After days of feeling my body ache worse, until at the end it had seemed as though nothing existed but weight and pain, I was now feather light and free. Yet it was an empty sort of sensation. I felt hollowed out. Lost.
I tried to open my eyes, but I realized that I could already see. What I saw made no sense, though. The entire world had blurred into a milky blue gray, through which shapes wafted without ever taking recognizable form. I tried to move, but although I was entirely unencumbered, my limbs didn’t seem to respond.
How long has this been going on? I thought. I had no sense of how quickly time was passing. I could’ve been like this for ten seconds or a year, and I couldn’t remember how to tell the difference. Silly, start by counting your breaths. Or your heartbeat. Either one will tell you.
But then I realized I had no heartbeat. Where my pulse should’ve been—the steady, unceasing warmth and rhythm right at the center of me—there was nothing.
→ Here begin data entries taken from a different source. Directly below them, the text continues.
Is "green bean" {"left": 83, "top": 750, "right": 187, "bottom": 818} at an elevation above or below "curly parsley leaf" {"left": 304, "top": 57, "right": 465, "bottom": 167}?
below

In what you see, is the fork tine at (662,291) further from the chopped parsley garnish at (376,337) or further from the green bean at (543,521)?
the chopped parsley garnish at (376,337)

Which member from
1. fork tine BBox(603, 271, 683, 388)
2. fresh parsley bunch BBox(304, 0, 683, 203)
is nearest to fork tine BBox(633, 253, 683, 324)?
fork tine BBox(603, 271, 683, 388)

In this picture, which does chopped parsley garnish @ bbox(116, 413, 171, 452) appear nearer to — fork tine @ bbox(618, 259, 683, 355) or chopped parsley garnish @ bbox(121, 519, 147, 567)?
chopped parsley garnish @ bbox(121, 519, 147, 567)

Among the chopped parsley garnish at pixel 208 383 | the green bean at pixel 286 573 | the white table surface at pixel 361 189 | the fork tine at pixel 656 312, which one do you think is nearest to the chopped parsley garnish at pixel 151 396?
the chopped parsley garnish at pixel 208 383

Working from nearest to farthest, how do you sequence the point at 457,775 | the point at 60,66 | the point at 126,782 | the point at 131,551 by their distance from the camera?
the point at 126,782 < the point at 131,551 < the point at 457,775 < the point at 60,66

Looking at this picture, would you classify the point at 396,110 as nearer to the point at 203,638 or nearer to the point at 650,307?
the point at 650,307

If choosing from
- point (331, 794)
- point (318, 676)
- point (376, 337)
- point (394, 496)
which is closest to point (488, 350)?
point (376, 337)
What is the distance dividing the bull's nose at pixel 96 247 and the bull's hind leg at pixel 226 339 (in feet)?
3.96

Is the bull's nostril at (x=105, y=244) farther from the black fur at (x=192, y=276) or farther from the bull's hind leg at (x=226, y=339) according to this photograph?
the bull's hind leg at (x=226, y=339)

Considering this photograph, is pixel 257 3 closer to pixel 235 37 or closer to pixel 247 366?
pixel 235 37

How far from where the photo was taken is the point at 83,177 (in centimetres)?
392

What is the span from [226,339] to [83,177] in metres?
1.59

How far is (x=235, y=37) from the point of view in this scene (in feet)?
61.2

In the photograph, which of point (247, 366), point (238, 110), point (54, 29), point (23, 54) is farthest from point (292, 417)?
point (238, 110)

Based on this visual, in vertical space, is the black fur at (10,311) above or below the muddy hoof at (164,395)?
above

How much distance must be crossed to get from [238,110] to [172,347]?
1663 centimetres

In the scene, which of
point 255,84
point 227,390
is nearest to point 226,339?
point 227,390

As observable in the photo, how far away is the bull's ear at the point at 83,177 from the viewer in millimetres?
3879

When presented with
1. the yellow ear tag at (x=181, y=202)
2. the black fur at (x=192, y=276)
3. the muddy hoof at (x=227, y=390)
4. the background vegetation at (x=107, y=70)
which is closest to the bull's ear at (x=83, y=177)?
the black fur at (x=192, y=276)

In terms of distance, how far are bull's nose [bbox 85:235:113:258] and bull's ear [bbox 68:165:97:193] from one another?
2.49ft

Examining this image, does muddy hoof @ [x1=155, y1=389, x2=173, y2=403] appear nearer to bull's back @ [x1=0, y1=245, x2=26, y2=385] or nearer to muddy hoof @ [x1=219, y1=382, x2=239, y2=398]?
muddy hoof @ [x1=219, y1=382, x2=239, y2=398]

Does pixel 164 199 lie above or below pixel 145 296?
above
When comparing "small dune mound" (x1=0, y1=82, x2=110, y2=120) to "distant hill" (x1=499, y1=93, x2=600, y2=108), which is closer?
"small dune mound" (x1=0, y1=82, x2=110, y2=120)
The shock slammed into me, a blow that was somehow even stronger for having no body to strike. My terror slashed through the mist that surrounded me, and for a moment the scene cleared and I could see.
I remained in the wine cellar, although I no longer lay in bed. Instead, I seemed to be floating just beneath the ceiling. Below me, I could see myself, lying beneath the covers. My face was as pale as the sheets, and my eyes stared blankly.
Next to the bed, Lucas knelt, his forehead on the mattress next to my motionless hand. He’d covered his head with his arms, like he was trying to shield himself from something, although I didn’t know what. His shoulders shook, and I realized he was crying.
The sight of him in so much pain made me want to comfort him. Why didn’t I sit up and comfort him? I was lying right there.
Wait, that’s not me. I’m me. How could there be a difference between the person I saw lying in bed and the one who was seeing all this? None of it made any sense.
Lucas, I called. Lucas, I’m right here. Look up. Just look up. But I had no voice to speak with, no tongue or lips to shape my words.
To my astonishment, he lifted his head. Yet Lucas didn’t turn his face up toward me, and he didn’t even seem to have heard anything. His eyes were bloodshot and dull. Roughly he wiped at his cheeks with the back of his hand, then reached toward me—the me that lay on the bed. As I watched, both horrified and fascinated, he passed his fingers over my eyelids to shut them. That seemed to take the last of his strength, because as soon as he was done, Lucas slumped forward to lean against the metal bed frame, as motionless as the body in the bed. My body.